§ **Exercise tasks**:
[A] In the post about the UAW and Ford, reproduce the passage between "UAW Local 249" and "following the example.", inclusive.
[B] Answer these questions from the post about the UAW and Ford:
(i) Who is president of UAW Local 249?
(ii) What pre-tax operating loss does the post report for Ford?
(iii) On what date did Durwood post his comment?
[C] List every dollar amount mentioned in the post about the UAW and Ford.

§ **Text block**:
Quote of the Day: Accuracy Matters Edition

Edward Niedermeyer
by Edward Niedermeyer

Ford made $2.1 billion or whatever last quarter and they’re still wanting more concessions, more concessions.

UAW Local 249 President Jeff Wright to Fox 4 News Kansas City. By “whatever,” he actually meant “a $424 million pre-tax operating loss and $1 billion of cash burn, with $2.3 billion net income thanks only to one-time ‘special items.’” Or whatever. But Bloomberg reports that the UAW has “concession fatigue” and wants Ford to accept less favorable terms than GM and Chrysler. Hey, UAW, remember “bailout fatigue?” Taxpayers were told to shut up and keep the largesse flowing. Try following the example.

Edward Niedermeyer
Edward Niedermeyer

More by Edward Niedermeyer

Comments
Join the conversation
4 of 14 comments
  • Durwood Durwood on Aug 10, 2009

    Yep.....if anything brings Ford down it will be the uaw. Ford has weathered pretty much everything else ,but greedy uaw will be what takes them under if they tank.

Data items:
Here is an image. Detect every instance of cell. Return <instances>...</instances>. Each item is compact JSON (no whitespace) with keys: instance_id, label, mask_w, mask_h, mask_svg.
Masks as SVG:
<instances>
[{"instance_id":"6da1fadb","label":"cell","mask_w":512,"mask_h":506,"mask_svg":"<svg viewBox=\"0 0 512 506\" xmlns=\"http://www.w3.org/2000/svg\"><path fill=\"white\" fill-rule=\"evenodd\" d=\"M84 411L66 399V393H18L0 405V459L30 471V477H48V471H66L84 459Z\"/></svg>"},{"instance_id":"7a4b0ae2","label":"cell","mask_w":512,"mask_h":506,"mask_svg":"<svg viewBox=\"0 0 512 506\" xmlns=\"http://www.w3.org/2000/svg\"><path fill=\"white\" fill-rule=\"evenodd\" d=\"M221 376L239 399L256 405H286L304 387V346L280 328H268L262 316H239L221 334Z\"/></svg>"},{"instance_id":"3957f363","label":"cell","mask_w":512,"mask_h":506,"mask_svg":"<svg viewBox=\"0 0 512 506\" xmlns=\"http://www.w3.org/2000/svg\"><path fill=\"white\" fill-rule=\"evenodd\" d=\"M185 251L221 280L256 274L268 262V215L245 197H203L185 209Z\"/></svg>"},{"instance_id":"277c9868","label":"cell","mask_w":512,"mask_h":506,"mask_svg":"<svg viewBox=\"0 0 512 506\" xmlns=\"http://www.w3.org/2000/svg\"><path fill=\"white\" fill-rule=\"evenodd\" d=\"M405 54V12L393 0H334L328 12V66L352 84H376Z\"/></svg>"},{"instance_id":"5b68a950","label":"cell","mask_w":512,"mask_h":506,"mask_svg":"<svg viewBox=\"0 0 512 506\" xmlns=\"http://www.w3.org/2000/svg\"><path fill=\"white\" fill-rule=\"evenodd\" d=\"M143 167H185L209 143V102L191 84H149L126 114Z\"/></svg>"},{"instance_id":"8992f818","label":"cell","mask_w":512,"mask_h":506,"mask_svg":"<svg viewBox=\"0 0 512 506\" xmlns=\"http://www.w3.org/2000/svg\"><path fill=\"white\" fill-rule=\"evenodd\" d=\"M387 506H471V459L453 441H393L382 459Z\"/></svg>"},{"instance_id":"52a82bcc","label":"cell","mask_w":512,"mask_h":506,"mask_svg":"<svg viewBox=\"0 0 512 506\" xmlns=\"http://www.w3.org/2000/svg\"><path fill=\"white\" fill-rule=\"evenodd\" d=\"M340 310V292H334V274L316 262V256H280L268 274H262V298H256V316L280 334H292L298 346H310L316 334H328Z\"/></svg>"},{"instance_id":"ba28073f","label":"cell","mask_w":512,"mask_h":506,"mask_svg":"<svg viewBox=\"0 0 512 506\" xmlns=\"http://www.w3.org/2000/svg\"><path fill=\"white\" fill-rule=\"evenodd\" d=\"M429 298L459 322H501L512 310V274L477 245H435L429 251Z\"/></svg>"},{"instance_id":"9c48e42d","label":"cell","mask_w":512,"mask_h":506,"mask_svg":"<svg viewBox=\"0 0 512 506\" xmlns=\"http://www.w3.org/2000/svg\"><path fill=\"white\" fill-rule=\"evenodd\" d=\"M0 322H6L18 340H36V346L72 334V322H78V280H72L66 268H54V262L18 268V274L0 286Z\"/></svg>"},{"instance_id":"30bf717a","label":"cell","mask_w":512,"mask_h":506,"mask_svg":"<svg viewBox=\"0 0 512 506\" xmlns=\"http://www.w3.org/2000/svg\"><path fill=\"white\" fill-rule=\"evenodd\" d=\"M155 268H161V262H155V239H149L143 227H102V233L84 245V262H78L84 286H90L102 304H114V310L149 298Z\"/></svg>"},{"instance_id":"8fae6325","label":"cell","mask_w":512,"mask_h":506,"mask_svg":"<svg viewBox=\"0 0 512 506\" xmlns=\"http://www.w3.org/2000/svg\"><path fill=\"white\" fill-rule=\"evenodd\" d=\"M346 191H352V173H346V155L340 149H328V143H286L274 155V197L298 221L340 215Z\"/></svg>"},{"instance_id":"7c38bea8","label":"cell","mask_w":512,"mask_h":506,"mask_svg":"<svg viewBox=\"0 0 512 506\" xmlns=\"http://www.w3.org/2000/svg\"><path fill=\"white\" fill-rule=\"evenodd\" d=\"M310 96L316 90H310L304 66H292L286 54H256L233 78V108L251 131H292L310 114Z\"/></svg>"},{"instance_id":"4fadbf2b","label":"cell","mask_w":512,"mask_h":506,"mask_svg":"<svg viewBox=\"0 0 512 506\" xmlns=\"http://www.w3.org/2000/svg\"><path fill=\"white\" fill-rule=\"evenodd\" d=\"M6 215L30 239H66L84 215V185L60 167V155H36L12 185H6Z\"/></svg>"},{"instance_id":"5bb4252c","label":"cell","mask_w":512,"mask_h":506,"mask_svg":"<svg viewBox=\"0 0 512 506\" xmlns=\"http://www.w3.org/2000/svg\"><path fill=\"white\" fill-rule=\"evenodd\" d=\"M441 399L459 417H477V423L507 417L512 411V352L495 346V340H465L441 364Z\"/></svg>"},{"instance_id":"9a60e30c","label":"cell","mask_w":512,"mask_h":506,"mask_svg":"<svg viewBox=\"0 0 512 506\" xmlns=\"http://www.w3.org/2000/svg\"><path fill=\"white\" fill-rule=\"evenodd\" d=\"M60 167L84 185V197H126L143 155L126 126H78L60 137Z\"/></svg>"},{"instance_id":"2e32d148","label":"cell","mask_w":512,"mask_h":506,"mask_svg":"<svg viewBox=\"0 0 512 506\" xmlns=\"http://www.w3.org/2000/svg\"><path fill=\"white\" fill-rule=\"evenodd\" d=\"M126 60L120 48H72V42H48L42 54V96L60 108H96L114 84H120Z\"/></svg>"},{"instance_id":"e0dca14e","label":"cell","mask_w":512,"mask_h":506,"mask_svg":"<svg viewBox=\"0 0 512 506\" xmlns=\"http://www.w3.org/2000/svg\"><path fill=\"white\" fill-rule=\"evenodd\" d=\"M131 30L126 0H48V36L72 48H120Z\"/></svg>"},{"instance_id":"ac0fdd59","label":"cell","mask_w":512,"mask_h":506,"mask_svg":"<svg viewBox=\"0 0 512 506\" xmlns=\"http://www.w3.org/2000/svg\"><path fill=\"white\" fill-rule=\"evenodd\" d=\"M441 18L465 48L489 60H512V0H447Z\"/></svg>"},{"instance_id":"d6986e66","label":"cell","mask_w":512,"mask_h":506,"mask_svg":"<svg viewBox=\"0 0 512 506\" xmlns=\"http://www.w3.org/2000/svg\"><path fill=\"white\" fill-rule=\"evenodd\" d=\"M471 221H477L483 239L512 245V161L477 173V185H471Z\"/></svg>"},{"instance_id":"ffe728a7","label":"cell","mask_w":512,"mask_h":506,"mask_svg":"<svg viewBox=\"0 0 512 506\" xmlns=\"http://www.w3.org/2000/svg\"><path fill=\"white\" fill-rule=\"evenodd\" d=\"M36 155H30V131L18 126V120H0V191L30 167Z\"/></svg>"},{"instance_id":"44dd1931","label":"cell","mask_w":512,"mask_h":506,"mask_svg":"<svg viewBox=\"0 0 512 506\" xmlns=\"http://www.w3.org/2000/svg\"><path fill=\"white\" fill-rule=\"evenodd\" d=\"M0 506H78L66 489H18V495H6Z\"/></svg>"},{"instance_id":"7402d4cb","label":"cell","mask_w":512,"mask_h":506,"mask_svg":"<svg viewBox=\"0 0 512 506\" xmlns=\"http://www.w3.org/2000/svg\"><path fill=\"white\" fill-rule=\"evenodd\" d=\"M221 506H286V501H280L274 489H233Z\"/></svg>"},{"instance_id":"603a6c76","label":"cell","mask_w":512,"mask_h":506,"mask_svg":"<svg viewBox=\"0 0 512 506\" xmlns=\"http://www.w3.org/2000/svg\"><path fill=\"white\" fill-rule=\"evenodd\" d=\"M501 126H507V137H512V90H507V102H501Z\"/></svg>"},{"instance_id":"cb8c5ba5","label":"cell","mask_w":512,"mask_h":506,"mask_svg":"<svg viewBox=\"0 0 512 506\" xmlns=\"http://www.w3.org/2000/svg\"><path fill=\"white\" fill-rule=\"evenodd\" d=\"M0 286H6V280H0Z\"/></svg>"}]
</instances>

§ **Results by task**:
[A]
UAW Local 249 President Jeff Wright to Fox 4 News Kansas City. By “whatever,” he actually meant “a $424 million pre-tax operating loss and $1 billion of cash burn, with $2.3 billion net income thanks only to one-time ‘special items.’” Or whatever. But Bloomberg reports that the UAW has “concession fatigue” and wants Ford to accept less favorable terms than GM and Chrysler. Hey, UAW, remember “bailout fatigue?” Taxpayers were told to shut up and keep the largesse flowing. Try following the example.

[B]
(i) Jeff Wright
(ii) $424 million
(iii) Aug 10, 2009

[C] $2.1 billion, $424 million, $1 billion, $2.3 billion